▶ _WORK TO COMPLETE_
Reproduce, character for character, the part of the listing that opens with the line containing "Looking at this" and closes with the final line of the listing, both included.

▶ _PROVIDED DATA_
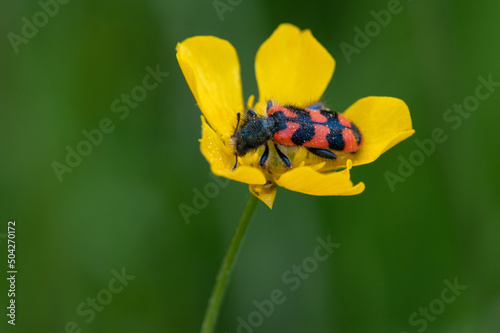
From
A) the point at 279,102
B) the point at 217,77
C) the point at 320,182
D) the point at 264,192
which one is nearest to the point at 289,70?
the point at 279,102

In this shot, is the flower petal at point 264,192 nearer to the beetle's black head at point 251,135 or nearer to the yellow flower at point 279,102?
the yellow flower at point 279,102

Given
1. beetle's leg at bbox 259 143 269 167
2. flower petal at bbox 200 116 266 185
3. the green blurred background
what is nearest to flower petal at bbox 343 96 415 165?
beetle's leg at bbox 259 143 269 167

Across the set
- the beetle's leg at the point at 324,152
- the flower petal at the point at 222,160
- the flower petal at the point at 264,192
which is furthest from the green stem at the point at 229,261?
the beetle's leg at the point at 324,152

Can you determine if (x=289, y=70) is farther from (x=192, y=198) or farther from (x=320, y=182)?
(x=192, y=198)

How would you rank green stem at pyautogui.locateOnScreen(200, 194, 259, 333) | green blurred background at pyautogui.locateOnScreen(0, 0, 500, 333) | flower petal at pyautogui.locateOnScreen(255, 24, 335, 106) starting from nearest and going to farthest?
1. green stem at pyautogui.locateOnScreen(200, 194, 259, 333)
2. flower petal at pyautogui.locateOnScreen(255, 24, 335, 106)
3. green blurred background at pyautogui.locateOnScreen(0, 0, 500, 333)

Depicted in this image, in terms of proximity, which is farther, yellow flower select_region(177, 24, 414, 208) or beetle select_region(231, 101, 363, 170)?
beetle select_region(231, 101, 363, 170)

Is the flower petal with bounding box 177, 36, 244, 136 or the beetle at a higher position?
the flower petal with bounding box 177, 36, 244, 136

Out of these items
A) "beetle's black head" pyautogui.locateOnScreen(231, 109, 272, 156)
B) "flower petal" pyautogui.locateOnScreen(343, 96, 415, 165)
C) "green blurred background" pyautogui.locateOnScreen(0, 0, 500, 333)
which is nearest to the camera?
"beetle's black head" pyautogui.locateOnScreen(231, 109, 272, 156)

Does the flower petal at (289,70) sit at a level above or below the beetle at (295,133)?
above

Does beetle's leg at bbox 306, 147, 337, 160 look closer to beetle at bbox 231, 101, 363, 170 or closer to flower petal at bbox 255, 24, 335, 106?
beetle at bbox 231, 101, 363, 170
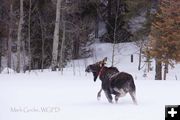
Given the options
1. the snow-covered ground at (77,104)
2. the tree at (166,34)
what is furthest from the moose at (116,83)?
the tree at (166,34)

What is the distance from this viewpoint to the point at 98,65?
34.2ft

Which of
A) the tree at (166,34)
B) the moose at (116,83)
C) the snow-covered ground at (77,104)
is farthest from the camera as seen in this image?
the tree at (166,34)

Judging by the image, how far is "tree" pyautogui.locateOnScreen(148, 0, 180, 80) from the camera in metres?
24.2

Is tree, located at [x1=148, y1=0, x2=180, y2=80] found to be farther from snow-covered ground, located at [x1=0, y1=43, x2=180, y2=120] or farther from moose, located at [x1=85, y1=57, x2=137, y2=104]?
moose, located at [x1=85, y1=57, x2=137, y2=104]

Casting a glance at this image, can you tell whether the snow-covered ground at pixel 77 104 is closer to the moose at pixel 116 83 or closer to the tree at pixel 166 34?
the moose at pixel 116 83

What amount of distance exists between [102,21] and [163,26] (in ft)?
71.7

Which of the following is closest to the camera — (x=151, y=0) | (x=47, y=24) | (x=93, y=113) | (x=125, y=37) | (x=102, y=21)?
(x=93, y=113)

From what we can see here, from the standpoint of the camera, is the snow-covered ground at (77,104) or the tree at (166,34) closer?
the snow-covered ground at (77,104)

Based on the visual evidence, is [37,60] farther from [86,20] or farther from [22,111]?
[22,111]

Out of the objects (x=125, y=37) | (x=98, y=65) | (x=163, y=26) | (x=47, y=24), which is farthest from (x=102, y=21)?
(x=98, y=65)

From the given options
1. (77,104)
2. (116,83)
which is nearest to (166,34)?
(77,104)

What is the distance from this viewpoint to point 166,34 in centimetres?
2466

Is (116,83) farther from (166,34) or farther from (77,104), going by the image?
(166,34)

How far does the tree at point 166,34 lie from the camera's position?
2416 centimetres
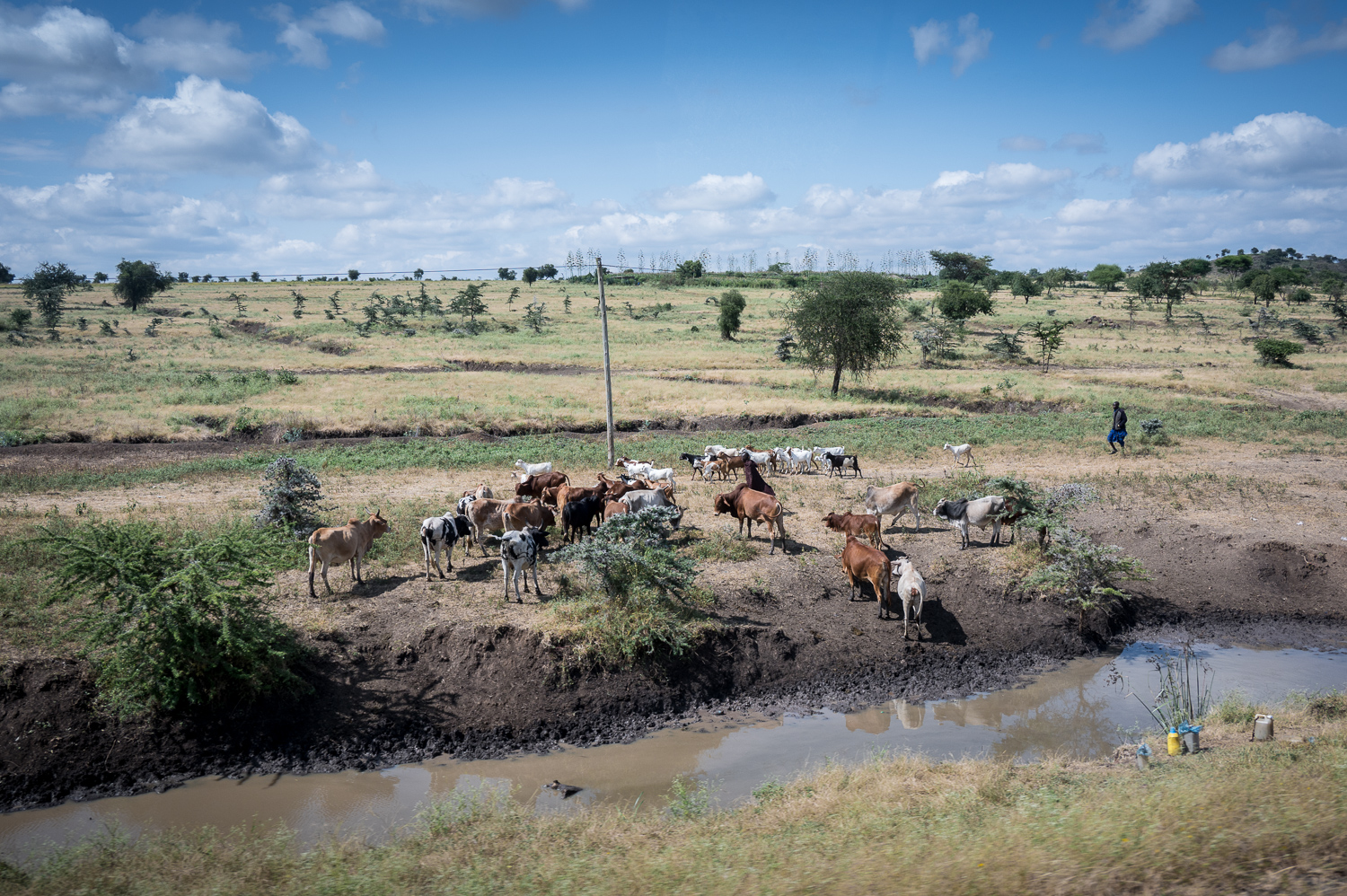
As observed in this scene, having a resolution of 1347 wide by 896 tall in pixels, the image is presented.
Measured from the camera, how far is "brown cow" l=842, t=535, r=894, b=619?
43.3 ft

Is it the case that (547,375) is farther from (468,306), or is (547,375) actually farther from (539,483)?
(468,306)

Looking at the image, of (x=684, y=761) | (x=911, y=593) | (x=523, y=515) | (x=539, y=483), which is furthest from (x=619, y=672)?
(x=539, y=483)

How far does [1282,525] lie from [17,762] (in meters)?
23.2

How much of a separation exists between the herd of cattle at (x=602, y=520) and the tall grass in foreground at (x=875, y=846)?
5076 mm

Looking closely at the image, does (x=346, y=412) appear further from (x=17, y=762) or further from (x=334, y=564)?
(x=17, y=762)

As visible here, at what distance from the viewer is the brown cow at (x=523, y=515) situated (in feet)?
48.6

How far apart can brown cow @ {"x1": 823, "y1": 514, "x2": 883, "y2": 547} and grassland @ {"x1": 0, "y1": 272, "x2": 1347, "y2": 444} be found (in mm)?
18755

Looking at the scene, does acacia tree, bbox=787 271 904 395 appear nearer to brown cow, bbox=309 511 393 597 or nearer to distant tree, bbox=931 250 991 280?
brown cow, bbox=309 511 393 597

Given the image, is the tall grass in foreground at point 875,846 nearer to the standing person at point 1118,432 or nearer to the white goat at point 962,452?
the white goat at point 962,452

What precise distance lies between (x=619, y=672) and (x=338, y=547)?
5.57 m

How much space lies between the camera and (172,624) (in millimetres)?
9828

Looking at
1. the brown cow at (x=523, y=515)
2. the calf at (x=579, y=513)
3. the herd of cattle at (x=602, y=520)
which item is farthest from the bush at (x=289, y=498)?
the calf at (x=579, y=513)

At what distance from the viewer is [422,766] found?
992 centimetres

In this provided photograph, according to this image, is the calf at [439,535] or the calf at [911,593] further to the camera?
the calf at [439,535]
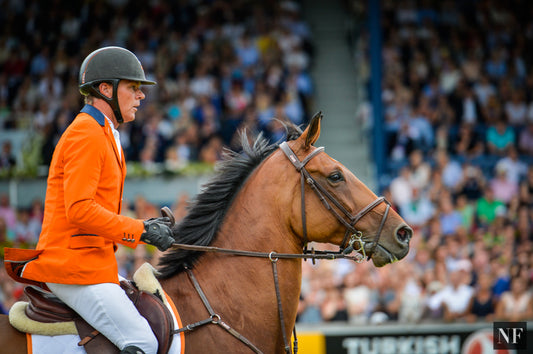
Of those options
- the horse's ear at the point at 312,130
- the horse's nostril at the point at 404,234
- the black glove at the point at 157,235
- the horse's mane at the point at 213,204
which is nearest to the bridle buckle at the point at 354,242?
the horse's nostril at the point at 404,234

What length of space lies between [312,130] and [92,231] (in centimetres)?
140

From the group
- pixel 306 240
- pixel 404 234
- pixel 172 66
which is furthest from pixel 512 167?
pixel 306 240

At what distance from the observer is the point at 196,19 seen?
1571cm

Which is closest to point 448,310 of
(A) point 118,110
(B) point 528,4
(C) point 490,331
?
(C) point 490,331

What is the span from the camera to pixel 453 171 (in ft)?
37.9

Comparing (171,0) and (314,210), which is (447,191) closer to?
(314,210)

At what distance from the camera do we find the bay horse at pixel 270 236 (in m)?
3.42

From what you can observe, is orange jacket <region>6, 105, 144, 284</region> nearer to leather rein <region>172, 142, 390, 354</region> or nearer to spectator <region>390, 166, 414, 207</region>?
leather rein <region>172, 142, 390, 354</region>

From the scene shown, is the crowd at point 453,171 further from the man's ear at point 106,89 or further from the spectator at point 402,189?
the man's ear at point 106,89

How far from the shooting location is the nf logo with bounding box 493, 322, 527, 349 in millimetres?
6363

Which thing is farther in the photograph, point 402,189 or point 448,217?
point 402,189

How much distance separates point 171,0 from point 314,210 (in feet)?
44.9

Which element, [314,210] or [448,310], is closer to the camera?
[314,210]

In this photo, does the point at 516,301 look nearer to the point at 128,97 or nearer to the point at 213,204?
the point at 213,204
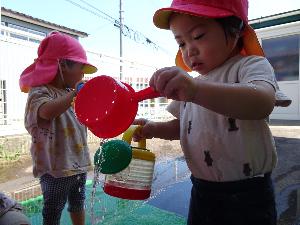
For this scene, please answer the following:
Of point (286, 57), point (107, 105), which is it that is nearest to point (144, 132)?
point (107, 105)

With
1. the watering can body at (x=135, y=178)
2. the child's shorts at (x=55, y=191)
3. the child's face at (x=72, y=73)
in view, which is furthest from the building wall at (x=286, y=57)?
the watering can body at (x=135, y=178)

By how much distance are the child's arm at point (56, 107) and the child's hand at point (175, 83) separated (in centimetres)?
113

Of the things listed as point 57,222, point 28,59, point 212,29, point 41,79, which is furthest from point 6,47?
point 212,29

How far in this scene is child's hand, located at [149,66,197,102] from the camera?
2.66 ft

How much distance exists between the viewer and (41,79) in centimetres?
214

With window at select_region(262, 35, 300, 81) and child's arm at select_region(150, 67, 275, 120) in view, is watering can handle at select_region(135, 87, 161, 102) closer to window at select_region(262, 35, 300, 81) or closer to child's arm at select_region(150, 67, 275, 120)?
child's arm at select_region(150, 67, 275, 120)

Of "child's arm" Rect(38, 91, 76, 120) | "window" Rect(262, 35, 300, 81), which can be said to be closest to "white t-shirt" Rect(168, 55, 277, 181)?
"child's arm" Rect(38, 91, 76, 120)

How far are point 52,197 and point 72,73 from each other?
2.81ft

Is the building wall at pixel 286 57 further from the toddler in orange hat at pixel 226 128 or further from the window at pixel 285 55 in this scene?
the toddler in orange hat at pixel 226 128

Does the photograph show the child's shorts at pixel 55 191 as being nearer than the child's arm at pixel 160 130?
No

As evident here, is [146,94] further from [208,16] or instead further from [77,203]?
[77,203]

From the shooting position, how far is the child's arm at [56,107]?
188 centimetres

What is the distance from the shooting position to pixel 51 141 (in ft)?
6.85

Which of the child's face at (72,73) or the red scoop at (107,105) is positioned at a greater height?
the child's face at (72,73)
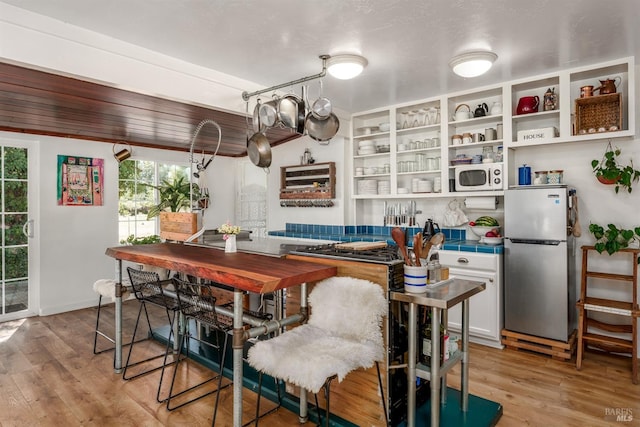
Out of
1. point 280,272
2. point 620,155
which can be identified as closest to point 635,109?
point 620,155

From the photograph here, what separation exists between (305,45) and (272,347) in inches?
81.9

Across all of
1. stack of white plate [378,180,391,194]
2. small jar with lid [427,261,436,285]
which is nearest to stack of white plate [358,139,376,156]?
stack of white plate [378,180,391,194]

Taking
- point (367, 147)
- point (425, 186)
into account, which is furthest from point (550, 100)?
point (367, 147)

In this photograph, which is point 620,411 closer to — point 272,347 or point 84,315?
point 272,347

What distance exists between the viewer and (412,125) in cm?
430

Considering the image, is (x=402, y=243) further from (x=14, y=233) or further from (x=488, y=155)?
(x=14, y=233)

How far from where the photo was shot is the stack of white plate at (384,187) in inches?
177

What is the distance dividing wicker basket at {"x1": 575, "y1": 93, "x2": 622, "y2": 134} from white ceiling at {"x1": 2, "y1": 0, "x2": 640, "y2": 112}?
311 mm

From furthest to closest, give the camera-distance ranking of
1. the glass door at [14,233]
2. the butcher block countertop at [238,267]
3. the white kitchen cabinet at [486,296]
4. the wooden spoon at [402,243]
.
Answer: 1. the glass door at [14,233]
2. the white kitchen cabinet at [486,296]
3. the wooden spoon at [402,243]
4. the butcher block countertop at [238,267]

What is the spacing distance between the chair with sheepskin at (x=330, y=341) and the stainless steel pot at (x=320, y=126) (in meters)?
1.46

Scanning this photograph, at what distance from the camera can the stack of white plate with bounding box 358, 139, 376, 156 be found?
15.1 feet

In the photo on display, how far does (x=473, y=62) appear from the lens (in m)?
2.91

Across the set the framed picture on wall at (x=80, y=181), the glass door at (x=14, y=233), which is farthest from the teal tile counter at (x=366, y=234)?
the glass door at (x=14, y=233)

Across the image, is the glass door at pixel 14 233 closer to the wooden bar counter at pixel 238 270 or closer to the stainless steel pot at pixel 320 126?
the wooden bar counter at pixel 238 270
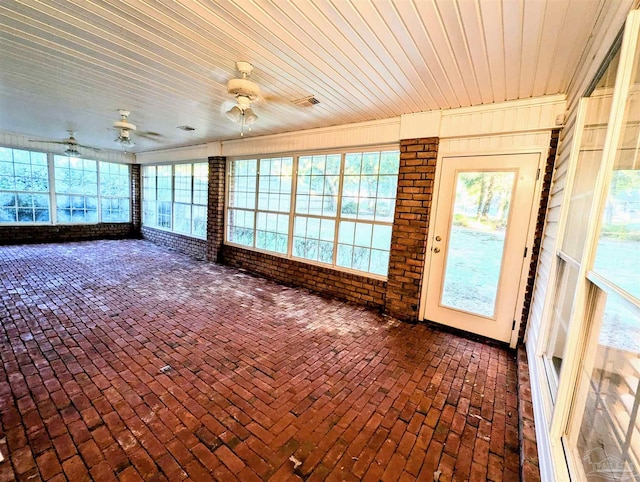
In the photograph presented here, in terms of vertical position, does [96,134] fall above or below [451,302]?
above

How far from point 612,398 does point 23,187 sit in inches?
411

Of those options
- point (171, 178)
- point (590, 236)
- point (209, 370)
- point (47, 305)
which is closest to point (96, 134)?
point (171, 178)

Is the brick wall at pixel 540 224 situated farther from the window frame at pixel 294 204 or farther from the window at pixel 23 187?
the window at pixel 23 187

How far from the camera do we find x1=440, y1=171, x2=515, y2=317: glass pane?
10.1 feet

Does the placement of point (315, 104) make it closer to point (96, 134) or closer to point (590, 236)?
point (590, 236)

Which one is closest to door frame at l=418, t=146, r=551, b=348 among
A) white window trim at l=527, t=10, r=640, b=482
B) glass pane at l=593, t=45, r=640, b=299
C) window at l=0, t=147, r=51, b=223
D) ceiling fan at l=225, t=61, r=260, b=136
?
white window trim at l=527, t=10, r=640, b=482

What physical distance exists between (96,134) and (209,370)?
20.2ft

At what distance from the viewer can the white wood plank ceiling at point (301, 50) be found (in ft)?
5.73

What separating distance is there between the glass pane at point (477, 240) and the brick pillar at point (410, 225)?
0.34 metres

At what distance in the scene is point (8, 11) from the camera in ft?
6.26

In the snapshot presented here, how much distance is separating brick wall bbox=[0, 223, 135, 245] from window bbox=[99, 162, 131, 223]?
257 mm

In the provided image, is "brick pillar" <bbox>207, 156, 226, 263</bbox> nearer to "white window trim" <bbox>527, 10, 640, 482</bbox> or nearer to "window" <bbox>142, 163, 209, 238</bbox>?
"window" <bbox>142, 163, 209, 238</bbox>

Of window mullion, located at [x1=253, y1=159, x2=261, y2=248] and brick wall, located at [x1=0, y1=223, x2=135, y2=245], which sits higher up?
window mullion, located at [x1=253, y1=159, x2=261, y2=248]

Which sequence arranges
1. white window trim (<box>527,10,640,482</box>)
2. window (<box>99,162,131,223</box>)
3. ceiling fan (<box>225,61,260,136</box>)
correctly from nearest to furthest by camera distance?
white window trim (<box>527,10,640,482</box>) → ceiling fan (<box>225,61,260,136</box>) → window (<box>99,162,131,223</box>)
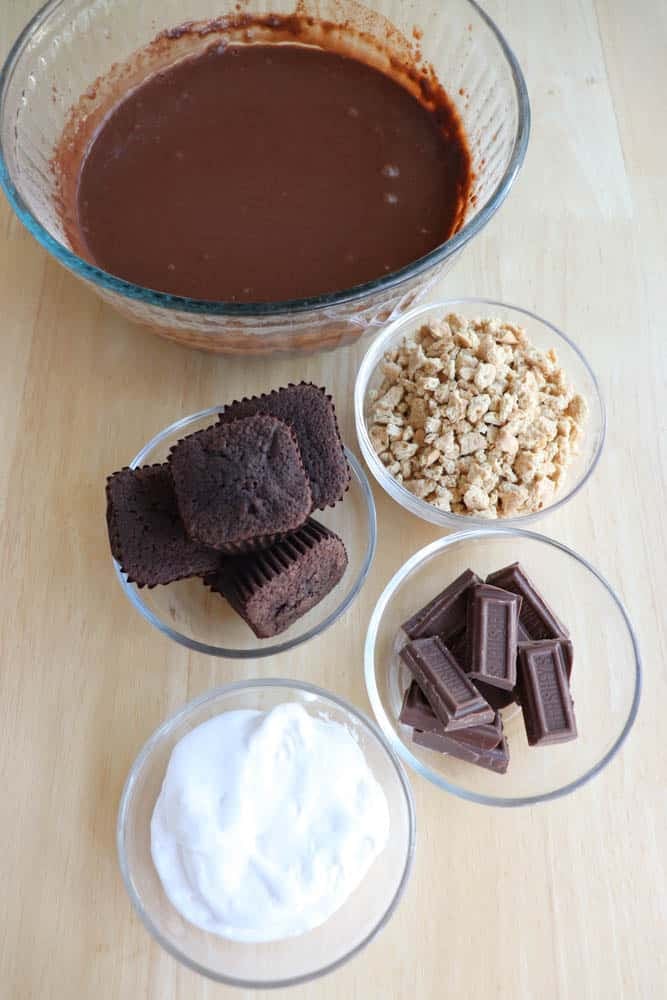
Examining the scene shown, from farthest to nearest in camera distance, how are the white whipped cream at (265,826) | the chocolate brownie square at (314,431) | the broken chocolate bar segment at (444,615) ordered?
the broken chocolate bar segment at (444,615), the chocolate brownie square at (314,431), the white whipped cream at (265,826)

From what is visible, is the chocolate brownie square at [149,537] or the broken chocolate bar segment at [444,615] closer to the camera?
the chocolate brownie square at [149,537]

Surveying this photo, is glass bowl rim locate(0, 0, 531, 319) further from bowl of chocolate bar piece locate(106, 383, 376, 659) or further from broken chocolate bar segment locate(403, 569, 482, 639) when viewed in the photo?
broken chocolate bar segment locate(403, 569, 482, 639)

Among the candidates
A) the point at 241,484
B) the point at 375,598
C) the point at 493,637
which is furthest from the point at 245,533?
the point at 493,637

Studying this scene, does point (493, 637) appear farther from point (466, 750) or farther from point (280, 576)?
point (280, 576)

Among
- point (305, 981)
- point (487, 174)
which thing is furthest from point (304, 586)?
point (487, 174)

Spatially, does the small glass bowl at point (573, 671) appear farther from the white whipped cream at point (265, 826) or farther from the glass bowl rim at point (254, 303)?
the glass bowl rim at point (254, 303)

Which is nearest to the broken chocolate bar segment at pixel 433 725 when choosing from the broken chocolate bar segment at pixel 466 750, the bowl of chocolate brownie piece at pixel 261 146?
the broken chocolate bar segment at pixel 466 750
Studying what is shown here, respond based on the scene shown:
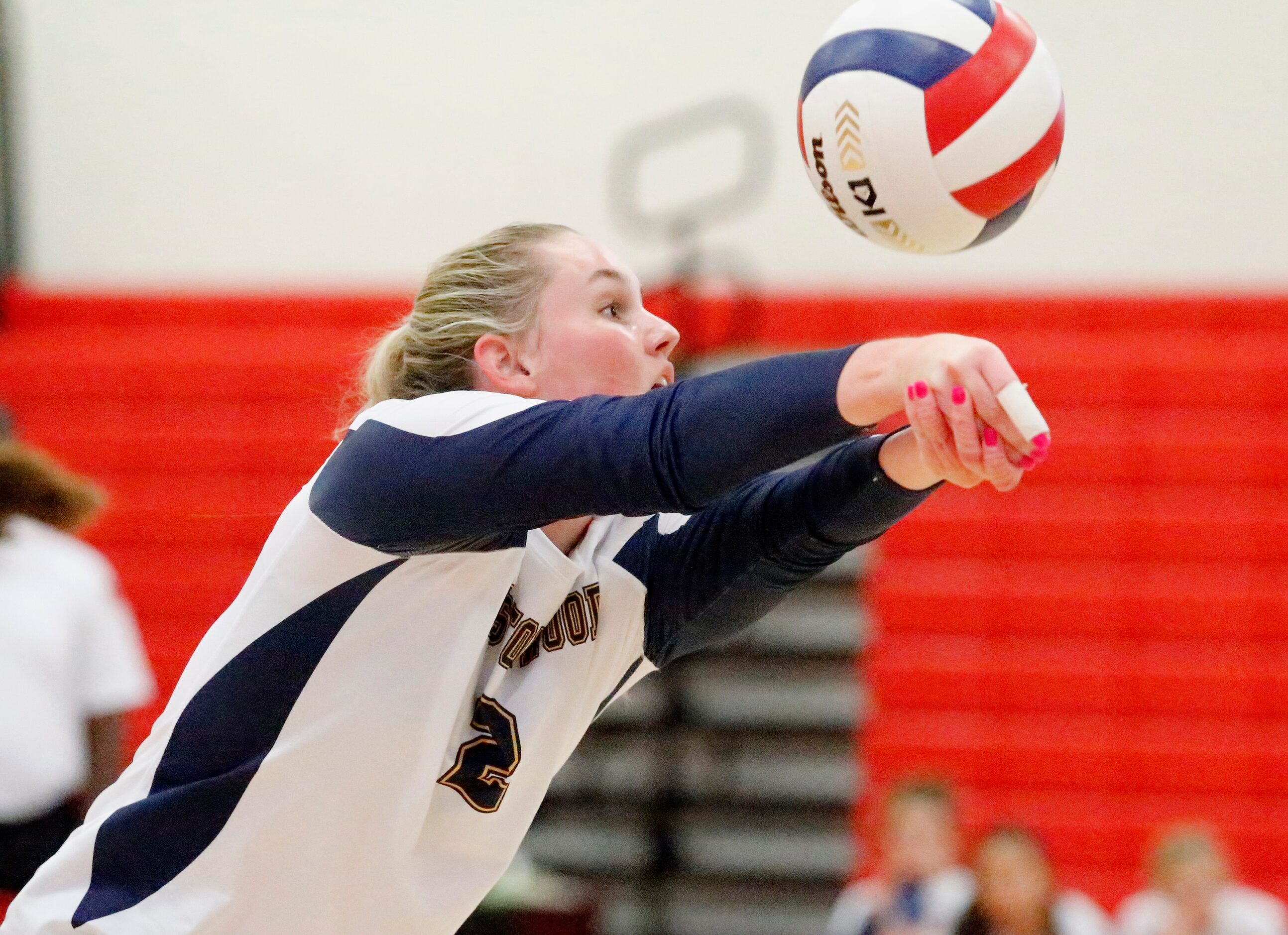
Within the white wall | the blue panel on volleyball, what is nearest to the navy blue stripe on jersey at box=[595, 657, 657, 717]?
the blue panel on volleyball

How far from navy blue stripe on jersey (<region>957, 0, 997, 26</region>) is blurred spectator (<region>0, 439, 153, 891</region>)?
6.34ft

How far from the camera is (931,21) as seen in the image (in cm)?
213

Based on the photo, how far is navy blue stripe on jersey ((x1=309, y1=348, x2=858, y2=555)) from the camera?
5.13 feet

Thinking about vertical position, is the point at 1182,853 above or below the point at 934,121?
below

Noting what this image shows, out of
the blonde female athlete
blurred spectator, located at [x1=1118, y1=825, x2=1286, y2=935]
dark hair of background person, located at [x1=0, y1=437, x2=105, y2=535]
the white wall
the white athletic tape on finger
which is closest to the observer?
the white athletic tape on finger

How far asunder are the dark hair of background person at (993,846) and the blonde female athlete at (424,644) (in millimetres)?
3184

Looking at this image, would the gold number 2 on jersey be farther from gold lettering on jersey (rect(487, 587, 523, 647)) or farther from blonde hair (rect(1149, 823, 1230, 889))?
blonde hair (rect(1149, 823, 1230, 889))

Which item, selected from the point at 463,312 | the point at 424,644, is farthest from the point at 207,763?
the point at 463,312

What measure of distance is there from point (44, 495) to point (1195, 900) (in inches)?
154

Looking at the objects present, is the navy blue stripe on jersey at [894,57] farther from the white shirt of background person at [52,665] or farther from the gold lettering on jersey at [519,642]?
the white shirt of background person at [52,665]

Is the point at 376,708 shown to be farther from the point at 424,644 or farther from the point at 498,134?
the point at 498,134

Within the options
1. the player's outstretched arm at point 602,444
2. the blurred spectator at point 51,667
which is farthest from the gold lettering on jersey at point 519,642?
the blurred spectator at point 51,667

▶ _EXERCISE SOLUTION_
Looking at this image, would the gold number 2 on jersey be farther from gold lettering on jersey (rect(487, 587, 523, 647)) or farther from blonde hair (rect(1149, 823, 1230, 889))?
blonde hair (rect(1149, 823, 1230, 889))

Which item, selected from the point at 463,312 | the point at 424,644, is farthest from the point at 207,763?
the point at 463,312

What measure of distance is there from point (44, 495) to point (1195, 900) (in inches)?
154

Looking at the objects present, is the navy blue stripe on jersey at [894,57] farther from the white shirt of background person at [52,665] or farther from the gold lettering on jersey at [519,642]?
the white shirt of background person at [52,665]

Is the point at 376,708 shown to be farther from the point at 424,644 or farther from the point at 498,134?
the point at 498,134

Within the options
1. the player's outstretched arm at point 602,444
2. the blurred spectator at point 51,667
which is farthest from the gold lettering on jersey at point 519,642?
the blurred spectator at point 51,667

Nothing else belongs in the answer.